Em uma visita à Unidade Básica de Saúde (UBS) do Jardim Leonor (zona oeste de Londrina) ontem pela manhã, a reportagem pôde constatar que os moradores até já prestaram atenção à mensagem nas propagandas, mas não conseguem identificar os medicamentos proibidos. "Nunca tive a curiosidade de perguntar e também não sei o que é contraindicado", explica o eletromecânico Leonardo Rogério.
"Sei que não posso tomar aspirina (AAS), mas não sei por que", conta o operador de telemarketing Wagner Eduardo Jacinto.
"Não sei o que poderia tomar, vejo as propagandas mas nunca tive curiosidade de saber o porquê. Acho que na dúvida é melhor procurar o médico mesmo, para evitar qualquer risco", destaca a auxiliar de serviços gerais Roseli Rosa de Almeida. Mãe de duas crianças, ela conta que as meninas tiveram suspeita da doença, o que não se confirmou. "Eu, infelizmente, tive dengue e só lembro que doía muito."
O infectologista Arilson Akira Morimoto, de Londrina, ressalta que nenhum remédio deve ser usado sem prescrição médica. "O único proibido para pacientes com dengue é o Ácido Acetil Salicílico – AAS. Todos os outros têm restrições e apenas o médico poderá avaliar o caso e indicar o medicamento mais apropriado", explica. O motivo da proibição, de acordo com o médico, é que alguns desses remédios podem causar sangramento, assim como a dengue. No caso da forma hemorrágica, irá potencializar os danos e até causar a morte.
"Idosos, crianças, cardiopatas e diabéticos também devem tomar cuidado com os remédios já utilizados, porque alguns também podem oferecer risco. Caso suspeite de dengue, entre em contato com o seu médico para verificar", recomenda.

Epidemia

O coordenador de Endemias de Londrina, Elson Belisário, alerta que o risco de epidemia ainda existe em Londrina, principalmente com o tempo quente e as chuvas quase diárias. "A redução da doença só deve começar na segunda quinzena de março. A população precisa continuar cuidando dos imóveis porque um dia pode fazer diferença na situação do município", destaca.
De acordo com Belisário, nos locais onde já houve a força-tarefa a comunidade está mais atenta e se esforça para manter os locais limpos. "Mas temos encontrado muitos focos (do mosquito transmissor da dengue, Aedes aegypti) ainda.
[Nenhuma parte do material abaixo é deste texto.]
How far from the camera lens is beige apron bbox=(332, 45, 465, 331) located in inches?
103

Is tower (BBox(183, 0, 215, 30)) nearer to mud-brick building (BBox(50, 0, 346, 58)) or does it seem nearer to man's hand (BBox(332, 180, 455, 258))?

A população precisa fazer sua parte, não pode ficar esperando a prefeitura ir até o local fazer a limpeza."

Já foram registrados 99 casos de dengue em Londrina neste ano, sendo 76 adquiridos no município e 23 casos importados. "Até 25 de fevereiro tivemos 961 notificações. Nossa prioridade é atender casos suspeitos e conseguir visitar os imóveis fechados", diz o coordenador.
O coordenador afirma que, devido às férias e ao Carnaval, o índice de locais fechados cresce bastante em janeiro e fevereiro, mas ainda não há números oficiais. "Deve estar em torno de 28%. Por isso continuaremos com as visitas aos finais de semana. Para esse estamos programando uma nova força-tarefa, em região ainda a ser determinada."

A aplicação do fumacê costal também continua. Nos bairros onde há mais casos suspeitos a aplicação é feita dentro dos quintais das casas, não apenas da rua.

Mortes

Dados divulgados na segunda-feira pela Secretaria Estadual de Saúde (Sesa) apontam que já são seis mortes em decorrência da doença no Estado neste ano. Além disso, agora são 13 os municípios com epidemia. O Paraná já está com 5.438 casos confirmados, 1.217 a mais que o divulgado no documento anterior, além de 21.516 notificações.